As Eve Branson turns 90, Emily Horton discovers that Richard Branson’s mum is just as entrepreneurial as her famous son
Richard and Eve Branson
How many grannies do you know who celebrate their 90th birthday in a boob tube dress, boogying around a pole on the dance floor into the early hours? Not many, I bet.
But Eve Branson is not your average nonagenarian.
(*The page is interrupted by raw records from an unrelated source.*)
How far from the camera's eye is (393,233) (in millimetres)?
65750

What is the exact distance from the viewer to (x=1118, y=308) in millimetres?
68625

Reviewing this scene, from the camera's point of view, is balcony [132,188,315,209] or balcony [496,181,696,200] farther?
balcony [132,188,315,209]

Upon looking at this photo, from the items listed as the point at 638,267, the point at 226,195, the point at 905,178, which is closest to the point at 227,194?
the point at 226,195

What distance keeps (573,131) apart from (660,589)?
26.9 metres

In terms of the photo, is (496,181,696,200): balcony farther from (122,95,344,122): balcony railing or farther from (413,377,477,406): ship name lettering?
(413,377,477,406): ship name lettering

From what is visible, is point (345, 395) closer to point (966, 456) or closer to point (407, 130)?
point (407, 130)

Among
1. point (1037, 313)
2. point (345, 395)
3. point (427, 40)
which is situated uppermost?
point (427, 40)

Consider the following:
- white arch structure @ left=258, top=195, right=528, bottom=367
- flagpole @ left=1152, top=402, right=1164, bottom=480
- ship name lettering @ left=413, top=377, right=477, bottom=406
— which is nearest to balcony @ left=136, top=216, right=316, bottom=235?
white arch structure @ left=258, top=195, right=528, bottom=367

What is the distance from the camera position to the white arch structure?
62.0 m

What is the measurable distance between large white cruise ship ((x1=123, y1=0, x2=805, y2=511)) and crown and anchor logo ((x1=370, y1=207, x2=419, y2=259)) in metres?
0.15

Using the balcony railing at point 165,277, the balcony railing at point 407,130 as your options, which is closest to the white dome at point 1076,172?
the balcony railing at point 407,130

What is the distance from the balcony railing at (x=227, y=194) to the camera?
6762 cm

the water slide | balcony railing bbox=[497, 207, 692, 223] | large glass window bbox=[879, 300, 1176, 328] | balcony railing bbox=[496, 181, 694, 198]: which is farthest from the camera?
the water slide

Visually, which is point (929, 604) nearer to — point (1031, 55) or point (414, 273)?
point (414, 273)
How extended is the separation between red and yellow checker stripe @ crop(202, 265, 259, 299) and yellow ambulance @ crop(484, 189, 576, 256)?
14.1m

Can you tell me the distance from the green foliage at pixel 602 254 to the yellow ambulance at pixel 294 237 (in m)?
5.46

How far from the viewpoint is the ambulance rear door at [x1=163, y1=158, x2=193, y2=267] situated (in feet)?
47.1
She makes you think twice about life and whether you are making the most of it, because, by heck, she is.
She may be mum to one of the world's most successful businessmen, Sir Richard Branson founder and boss of the Virgin empire, but Mrs Branson Senior is a tour de force in her own right.
I phone Eve at her home in Fulham, West London and ask about her recent landmark birthday.
“We had the most fantastic party on Necker Island,” she tells me enthusiastically of the week-long celebration at Richard's Caribbean island.
“I was with my three children, 11 grandchildren and lots of close friends.
Having seen the photograph that Richard posted on Twitter of his mum dancing away in a dress that belied her age, the birthday bash looked as far removed as it could be from the sedate afternoon tea favoured by most in their nineties.
So, how does she do it?
“I keep busy,” she says simply.
Eve has so many projects on the go, that it has taken weeks to get interview time with her. She tells me that she is just back from France, where she has a home in the village of Aigues-Mortes near Montpellier.
“I created a house around a canal which I rent out every summer. I open it up and close it down at the end of each season,” she tells me, her business cap firmly on.
Building a new property is not a project typically associated with someone of advanced years but, as I learn from Eve’s autobiography, Mum’s the Word, renting out holiday homes is something she has been doing for years and was one of her original entrepreneurial endeavours.
Following our interview, Eve has a meeting to organise a polo match in Morocco next April. The event will raise funds for her charity, The Eve Branson Foundation, which improves the lives of women in the Atlas Mountains in Morocco through access to business, education and health care.
The idea for the Foundation started in the late nineties, when she persuaded Richard to buy a place in the isolated region of Kasbah (now known as the Kasbah Tamadot hotel – part of Richard’s portfolio of resorts). He agreed on condition that Eve did something for the local community.
“He told me that he would buy it if I looked after all the girls in the surrounding villages. I kept my word and have been doing it ever since. But of course, I have had to make money to do that.”
Eve chose to fundraise with an annual polo match.
“Well, I find the men so attractive – they have to be young, virile and strong!” she exclaims, adding, “To Richard’s amazement, we managed to make quite a bit of money last year to help keep us going and we shall be doing it again this year. They had never had a polo match in Morocco before – I like to do things for the first time.”
Although life seems easy for the Bransons, the last few years have, by Eve’s own admission, been a challenge. Her husband, Ted, died in March 2011 at the age of 93, and Eve has had some health issues.
“It has been a bit of a struggle,” she says. ”Falling downstairs in the middle of the night; having the wrong hip put in and then it having to be taken out again. All that set me back a bit, but you just have to get on with it.”
There was also the fire on Necker Island in August 2011 when Eve was famously rescued by Kate Winslet, who is married to her grandson, the improbably named Ned RocknRoll.
“It was nothing. The fire was awful, but we all got out,” she says, brushing the incident aside.
Eve was born in Devon and photos of her in younger days show a beautiful woman. She went to ballet school and became a performer in the West End. Then, during the Second World War she joined the Wrens. Later, she disguised herself as a boy to learn to fly gliders. Being the matriarch of the Branson clan, we wouldn't expect anything less.
After the war, she became an air hostess and met Ted at a party. They married in 1949 and Richard was born in 1950; his sisters, Lindy and Vanessa, arriving in 1953 and 1959. The family settled in Shamley Green near Guildford and it was there that Eve challenged a six year old Richard to make his own way home one afternoon.
“Richard was throwing himself about the car with his usual energy. I stopped the car a mile from the house and told Richard he should find his own way back home,” she writes in her autobiography.
Two hours later, he hadn’t returned and Eve was beside herself. An hour later, she had a call from the nearby farm, saying they had Richard.
Eve says, “I was keen that my children should be full of initiative, enterprise and self-reliance from an early age.”
She certainly succeeded with her son, who is now planning to send us all into space in a ship that he has naturally called after his formidable mother. It is unsurprising to hear that Eve wants to be the first granny in space.
“Well,” she says, “I am going to take the astronauts up there in the Eve mothership.”
And, do you know what, I bet she does.
This interview was conducted before the tragic crash of Virgin Galactic's SpaceShipTwo. We contacted Eve Branson, but she declined to comment.